- _TEXTE À LIRE_
-------
Jacques Saadé, entrepreneur visionnaire et fondateur de CMA CGM

C’est en 1978 que Jacques Saadé a fondé la CMA, Compagnie maritime d’affrètement, avec un seul navire et une ligne reliant Marseille à l’Italie, la Syrie et le Liban.

Le fondateur franco-libanais Jacques Saadé, du groupe français CMA CGM, est décédé dimanche soir à 81 ans. Photo DR

Le fondateur franco-libanais Jacques Saadé du groupe français CMA CGM, numéro trois mondial du transport maritime par conteneurs, est décédé dimanche soir à l’âge de 81 ans.
« Visionnaire hors norme et entrepreneur unique, il avait fait de son groupe un leader mondial du transport maritime par conteneurs, n’ayant de cesse de le développer dans plus de 160 pays, tout en conservant sa dimension familiale et ses valeurs humaines », a souligné le groupe dans son communiqué annonçant le décès de M. Saadé.
Ce capitaine d’industrie avait, à l’occasion de ses 80 ans, décidé de passer le flambeau à son fils Rodolphe, en le nommant directeur général de l’empire familial, le 7 février 2017. Il lui avait confié la présidence du conseil d’administration neuf mois plus tard.

Une politique d’acquisition
C’est en 1978 que Jacques Saadé a fondé la CMA, Compagnie maritime d’affrètement, à Marseille. Mais avant de déposer ses valises dans la cité phocéenne, il s’acharnera contre la brutalité de l’histoire. Issu d’une famille syrienne de tradition chrétienne orthodoxe et diplômé de la London School of Economics (LSE), il est contraint de quitter en 1961 la Syrie après la nationalisation des terres et des biens privés pour le Liban, où il avait vu le jour 24 ans plus tôt. Sa famille, qui produisait et exportait de l’huile d’olive, du coton, de l’alcool et possédait des biens immobiliers par villages entiers en Syrie, s’était retrouvée ruinée du jour au lendemain. « Il a été très difficile de rester en Syrie, je suis parti pour Beyrouth et je m’y suis installé », avait-il confié en mars 2012 au magazine Challenges. En 1978, Jacques Saadé devra fuir la guerre civile au Liban pour protéger sa famille, en s’installant à Marseille. Il y fondera la même année la CMA, avec un seul navire et une ligne reliant Marseille à l’Italie, la Syrie et le Liban. Avec l’intime conviction du développement des échanges internationaux et du rôle moteur que prendrait le conteneur dans le transport maritime mondial, ces boîtes qu’il avait découvertes à New York lors d’un stage, Jacques Saadé posait la première pierre de ce qui allait devenir un géant du transport maritime.
-------
- _DONNÉES FOURNIES_
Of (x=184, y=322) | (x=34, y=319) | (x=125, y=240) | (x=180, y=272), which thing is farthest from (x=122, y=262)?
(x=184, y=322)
-------
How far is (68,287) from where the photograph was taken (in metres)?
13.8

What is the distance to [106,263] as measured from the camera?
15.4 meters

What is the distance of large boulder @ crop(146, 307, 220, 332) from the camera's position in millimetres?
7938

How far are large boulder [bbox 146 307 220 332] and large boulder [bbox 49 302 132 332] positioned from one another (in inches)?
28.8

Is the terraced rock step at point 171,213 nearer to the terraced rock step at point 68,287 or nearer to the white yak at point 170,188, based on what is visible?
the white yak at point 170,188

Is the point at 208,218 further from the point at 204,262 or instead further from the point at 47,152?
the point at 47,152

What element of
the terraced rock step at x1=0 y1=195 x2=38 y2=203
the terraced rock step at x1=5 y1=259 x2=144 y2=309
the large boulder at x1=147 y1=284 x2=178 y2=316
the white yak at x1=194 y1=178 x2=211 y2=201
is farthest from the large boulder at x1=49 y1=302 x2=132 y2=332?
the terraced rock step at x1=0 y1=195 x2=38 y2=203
-------
- _CONSIGNE ÉCRITE_
Recopiez fidèlement le passage du texte sur Jacques Saadé situé entre « Ce capitaine d’industrie » et « mois plus tard. », ces deux bornes comprises. Les lignes ci-dessus forment un ensemble à part, indépendant du texte sur Jacques Saadé.

- _RÉSULTAT CI-DESSOUS_
Ce capitaine d’industrie avait, à l’occasion de ses 80 ans, décidé de passer le flambeau à son fils Rodolphe, en le nommant directeur général de l’empire familial, le 7 février 2017. Il lui avait confié la présidence du conseil d’administration neuf mois plus tard.